Given records -
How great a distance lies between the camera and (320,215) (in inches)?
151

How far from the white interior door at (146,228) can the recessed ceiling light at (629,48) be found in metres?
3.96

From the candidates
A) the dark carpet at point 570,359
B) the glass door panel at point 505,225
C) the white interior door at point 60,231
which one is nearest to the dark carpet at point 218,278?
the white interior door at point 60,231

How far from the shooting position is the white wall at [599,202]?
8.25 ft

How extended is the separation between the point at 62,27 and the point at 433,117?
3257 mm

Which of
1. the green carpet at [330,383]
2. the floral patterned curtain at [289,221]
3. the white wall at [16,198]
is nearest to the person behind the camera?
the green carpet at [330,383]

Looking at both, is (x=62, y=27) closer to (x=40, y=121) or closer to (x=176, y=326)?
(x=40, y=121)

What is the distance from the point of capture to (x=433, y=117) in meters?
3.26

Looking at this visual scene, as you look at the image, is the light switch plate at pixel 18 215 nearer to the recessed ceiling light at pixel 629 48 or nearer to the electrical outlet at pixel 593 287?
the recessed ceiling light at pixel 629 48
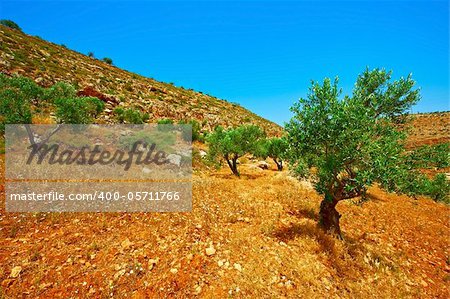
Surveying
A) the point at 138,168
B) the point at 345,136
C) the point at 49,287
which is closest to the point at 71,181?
the point at 138,168

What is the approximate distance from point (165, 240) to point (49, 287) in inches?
166

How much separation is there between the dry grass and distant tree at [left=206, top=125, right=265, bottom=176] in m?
12.4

Exercise task - Rewrite the rows above, changing "floral patterned curtain" to "striped curtain" and keeping everything else the same. Leave the pictures out.

Answer below -
How great a distance lies between the camera and (320,215) (in inches)?
151

How far from the white interior door at (146,228) can the recessed ceiling light at (629,48) be found in metres?
3.96

From the candidates
A) the dark carpet at point 570,359
B) the glass door panel at point 505,225
C) the white interior door at point 60,231
which one is nearest to the dark carpet at point 218,278?
the white interior door at point 60,231

How far from the shooting position is the white wall at [599,202]?
8.25 ft

How extended is the separation between the point at 62,27 and the point at 433,117?
3257 mm

Which of
1. the green carpet at [330,383]
2. the striped curtain at [289,221]
3. the white wall at [16,198]
is nearest to the person behind the camera?
the green carpet at [330,383]

Looking at both, is (x=62, y=27) closer to (x=40, y=121) or closer to (x=176, y=326)?
(x=40, y=121)

What is the distance from the point of capture to (x=433, y=117) in meters?
3.26

Looking at this visual scene, as you look at the image, is the light switch plate at pixel 18 215 nearer to the recessed ceiling light at pixel 629 48 or nearer to the electrical outlet at pixel 593 287?
the recessed ceiling light at pixel 629 48
Surveying
A) the point at 138,168
B) the point at 345,136
C) the point at 49,287
which is closest to the point at 71,181?
the point at 138,168

What is the approximate distance from point (165, 240) to point (49, 287) in inches?
166

How much separation is there between the dry grass and distant tree at [left=206, top=125, right=265, bottom=176] in m?
12.4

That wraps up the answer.